Citoyens !
J’étais hier soir à Bercy pour assister à Circus, starring Brit-Brit.
J’avais très peur, notamment après le papier de Libé de Bartholomé Girard :
“Au milieu des danseurs qui chauffent la piste, Britney Spears se montre plus que jamais absente, perdue, comme si elle ne voulait plus être là, n’y était plus tout à fait. Comme si elle n’avait plus envie d’être une poupée de cirque? Mais quoi d’autre ?”

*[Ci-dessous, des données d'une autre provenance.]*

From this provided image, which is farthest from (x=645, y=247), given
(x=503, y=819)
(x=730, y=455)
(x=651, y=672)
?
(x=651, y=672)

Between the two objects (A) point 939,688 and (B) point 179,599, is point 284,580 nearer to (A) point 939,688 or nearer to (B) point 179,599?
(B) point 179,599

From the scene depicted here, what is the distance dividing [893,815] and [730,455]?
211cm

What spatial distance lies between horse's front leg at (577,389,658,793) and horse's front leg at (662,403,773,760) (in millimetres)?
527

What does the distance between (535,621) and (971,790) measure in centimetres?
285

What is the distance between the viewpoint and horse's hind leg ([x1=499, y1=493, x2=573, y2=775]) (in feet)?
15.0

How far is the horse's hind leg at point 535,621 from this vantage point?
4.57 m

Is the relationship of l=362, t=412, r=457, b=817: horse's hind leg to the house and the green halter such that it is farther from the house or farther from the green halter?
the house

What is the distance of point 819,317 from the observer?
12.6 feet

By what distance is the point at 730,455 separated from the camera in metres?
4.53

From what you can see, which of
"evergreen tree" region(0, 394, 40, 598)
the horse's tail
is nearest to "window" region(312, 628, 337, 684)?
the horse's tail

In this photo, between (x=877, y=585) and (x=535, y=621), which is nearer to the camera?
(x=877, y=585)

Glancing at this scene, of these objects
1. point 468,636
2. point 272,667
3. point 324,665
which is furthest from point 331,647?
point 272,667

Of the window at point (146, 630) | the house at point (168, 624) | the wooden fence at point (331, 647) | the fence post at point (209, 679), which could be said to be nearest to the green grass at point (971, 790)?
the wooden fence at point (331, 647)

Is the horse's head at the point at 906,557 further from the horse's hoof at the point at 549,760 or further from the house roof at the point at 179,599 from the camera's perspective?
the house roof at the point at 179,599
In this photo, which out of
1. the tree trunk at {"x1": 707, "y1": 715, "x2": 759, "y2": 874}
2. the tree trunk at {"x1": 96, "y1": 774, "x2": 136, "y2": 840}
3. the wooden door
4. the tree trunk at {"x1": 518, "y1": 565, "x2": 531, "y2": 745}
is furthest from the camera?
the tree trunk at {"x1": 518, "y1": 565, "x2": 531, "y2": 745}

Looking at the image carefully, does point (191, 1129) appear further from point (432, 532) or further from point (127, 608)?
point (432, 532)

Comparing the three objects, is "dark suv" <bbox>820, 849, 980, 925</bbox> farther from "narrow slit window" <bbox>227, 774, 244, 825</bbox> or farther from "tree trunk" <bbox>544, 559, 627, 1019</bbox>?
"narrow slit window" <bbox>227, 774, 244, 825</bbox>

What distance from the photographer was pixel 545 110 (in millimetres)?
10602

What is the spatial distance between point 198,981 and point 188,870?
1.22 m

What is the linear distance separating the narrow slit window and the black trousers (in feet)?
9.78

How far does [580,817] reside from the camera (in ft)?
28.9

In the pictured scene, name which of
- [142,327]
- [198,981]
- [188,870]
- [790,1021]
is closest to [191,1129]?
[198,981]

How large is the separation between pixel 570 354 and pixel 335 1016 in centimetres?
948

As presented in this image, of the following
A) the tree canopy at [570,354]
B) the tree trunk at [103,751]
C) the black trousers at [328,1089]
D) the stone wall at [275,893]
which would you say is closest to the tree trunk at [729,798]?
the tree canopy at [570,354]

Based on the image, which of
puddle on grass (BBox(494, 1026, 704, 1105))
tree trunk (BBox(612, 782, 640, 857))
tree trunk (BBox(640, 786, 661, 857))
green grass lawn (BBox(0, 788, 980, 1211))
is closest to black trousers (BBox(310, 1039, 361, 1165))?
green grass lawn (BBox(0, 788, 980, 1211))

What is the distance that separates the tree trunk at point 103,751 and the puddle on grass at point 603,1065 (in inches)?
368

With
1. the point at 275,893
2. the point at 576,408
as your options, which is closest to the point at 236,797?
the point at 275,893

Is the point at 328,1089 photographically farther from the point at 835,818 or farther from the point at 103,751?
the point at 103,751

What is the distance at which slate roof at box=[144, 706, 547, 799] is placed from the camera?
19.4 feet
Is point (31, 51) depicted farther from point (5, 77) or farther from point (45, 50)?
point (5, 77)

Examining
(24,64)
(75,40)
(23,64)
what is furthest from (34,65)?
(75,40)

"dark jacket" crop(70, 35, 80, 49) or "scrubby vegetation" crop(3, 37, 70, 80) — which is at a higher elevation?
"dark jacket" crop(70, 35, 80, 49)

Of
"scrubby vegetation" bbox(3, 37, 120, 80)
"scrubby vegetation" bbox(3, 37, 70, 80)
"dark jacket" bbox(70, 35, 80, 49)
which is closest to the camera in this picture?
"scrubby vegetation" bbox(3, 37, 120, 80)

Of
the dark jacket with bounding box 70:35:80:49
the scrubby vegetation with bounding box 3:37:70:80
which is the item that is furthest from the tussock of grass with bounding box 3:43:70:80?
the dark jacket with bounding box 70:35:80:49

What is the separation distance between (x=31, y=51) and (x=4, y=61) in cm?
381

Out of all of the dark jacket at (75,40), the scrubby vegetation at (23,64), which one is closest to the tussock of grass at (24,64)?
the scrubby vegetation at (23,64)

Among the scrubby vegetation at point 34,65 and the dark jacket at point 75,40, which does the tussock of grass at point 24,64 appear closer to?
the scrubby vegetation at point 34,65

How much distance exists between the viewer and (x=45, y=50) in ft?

Alors Barth’, où on n’a pas vu le même spectacle, ou bien tu fais de la Britney-phobie
Car j’ai été conquis.
- D’abord Bercy : un cercle de cirque, et un jeu de voiles proche des poupées russes, permettant de mixer images et vidéos de Circus pour dévoiler les différents tableaux que nous offrent Jamie King. Résultat : une interaction parfaite entre performances individuelles et univers vidéos, qui trouvent leurs échos en amont (clips de Britney) et a posteriori en prolongeant l’expérience de Circus.
- Ensuite les performances : pas moins de dizaines de numéros différents. Ninjas, mais aussi acrobates, princesse du GRS, danse de rue etc.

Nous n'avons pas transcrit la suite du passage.